L’influenza di Buzzati è stata magnetica, come lo stesso regista ha dichiarato a proposito di Poema a fumetti, “opera che ho sentito da subito vicina per immaginario e potenza evocativa. È diventata per me l’occasione di fondere linguaggi coltivati nel tempo – tra animazione artigianale, cinema sperimentale e tecniche ottiche – in un racconto simbolico e sensoriale”.
Un mito moderno tra letteratura e cinema
Poema a fumetti è uno dei capolavori di Buzzati, che l’autore stesso considerava il suo testamento artistico. Ambientando il mito di Orfeo in una Milano misteriosa, l’opera intreccia narrazioni visive e letterarie, dando vita a un universo di simboli e suggestioni. Il protagonista è un pianista visionario ossessionato da una villa abbandonata, teatro di leggende mai chiarite. A segnarne la vita l’incontro con Eura, una donna enigmatica, che lo accende di un amore travolgente, interrotto dalla sua improvvisa scomparsa.
Seguendola attraverso una porta misteriosa in via Saterna, Orfeo si ritrova in un aldilà immaginifico, popolato da creature come le Melusine, il Mago dei Boschi e scheletri militari. La narrazione, densa di simbolismo, culmina in un finale malinconico, con Orfeo che suona per mantenere vivo il ricordo di Eura.
Buzzati, maestro del Novecento italiano, usa il mito per esplorare il confine tra vita e morte, celebrando l’arte come inno alla vita e alla “fantasia spudorata”. Un approccio che Virgilio Volloresi ha adottato anche per il suo film, scegliendo un’estetica che privilegia l’artigianalità e l’immaginazione, lontana dalla standardizzazione digitale. “Ho voluto realizzarlo pensando al cinema come a un luogo dei sogni, in cui lo spettatore inizi un viaggio onirico”, spiega.
“Rispetto a una narrazione tradizionale, ho scelto un ritmo che seguisse la logica instabile del sogno. Ho girato in pellicola 16mm in studio, con scenografie costruite a mano e tecniche legate a illusioni ottiche”, prosegue. “Per le animazioni ho usato stop motion, animando tutte le creature con una Bolex 16mm.
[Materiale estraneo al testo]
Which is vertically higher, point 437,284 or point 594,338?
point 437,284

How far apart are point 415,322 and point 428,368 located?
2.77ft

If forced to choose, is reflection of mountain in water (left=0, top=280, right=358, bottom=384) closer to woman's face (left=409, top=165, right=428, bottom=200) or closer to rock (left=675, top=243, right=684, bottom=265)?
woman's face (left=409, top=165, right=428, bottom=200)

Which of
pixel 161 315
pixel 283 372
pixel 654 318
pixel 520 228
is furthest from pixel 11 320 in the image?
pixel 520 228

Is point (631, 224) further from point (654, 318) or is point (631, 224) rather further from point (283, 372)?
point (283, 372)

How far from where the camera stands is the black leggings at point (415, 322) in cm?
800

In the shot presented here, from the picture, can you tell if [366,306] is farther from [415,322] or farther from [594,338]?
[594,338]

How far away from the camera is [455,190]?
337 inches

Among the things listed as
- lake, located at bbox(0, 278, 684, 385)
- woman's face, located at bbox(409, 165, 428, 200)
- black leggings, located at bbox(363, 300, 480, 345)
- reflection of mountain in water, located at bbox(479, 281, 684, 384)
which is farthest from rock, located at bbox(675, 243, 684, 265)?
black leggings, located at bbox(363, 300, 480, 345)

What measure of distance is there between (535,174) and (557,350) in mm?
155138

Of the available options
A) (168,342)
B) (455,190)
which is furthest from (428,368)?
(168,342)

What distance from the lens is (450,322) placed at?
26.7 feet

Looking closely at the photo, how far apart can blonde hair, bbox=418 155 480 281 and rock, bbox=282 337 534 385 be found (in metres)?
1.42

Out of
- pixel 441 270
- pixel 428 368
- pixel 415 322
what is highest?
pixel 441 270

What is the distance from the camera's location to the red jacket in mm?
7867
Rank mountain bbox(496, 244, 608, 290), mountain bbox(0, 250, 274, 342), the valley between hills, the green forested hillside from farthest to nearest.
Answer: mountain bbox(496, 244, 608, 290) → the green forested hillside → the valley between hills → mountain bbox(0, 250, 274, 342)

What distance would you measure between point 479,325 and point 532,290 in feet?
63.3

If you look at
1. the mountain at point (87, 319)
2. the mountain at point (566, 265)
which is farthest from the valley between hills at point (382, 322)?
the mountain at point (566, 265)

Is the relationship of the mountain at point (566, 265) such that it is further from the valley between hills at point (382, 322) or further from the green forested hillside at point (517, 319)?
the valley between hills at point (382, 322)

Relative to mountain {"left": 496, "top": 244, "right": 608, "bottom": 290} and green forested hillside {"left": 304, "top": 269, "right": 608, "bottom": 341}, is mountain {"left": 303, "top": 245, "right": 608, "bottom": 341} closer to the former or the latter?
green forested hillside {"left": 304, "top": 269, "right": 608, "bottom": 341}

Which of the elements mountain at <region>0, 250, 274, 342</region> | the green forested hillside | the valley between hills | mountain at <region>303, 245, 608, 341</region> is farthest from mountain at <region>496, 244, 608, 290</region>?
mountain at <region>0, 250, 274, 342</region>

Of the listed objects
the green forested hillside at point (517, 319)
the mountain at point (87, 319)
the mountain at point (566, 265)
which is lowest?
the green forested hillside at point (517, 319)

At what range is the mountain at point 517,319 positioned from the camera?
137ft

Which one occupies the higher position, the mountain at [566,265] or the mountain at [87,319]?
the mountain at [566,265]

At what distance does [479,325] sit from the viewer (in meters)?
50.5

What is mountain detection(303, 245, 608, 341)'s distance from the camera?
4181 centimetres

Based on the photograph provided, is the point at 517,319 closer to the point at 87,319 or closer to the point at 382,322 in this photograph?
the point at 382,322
In una sequenza di danza ho impiegato il found footage: vecchi filmati di repertorio in Super8 di mia madre che balla, ricostruendo maniacalmente in studio la scena originale.
Attraverso un gioco di montaggio – conclude – ho fuso le coreografie d’epoca con quelle interpretate da una compagnia di danza e dall’attrice. Creando una scena fluida, come se si svolgesse in uno stesso spazio. È un omaggio intimo a mia madre, che è stata una ballerina”.
Malinconia, erotismo e riflessione esistenziale si rinnovano, così, in una pellicola che consegna lo spirito di sperimentazione del graphic novel. In una storia densa di elementi che diventano simboli di un viaggio interiore, dove l’arte – musicale, visiva e letteraria – diventa un mezzo per affrontare il mistero della vita e della perdita.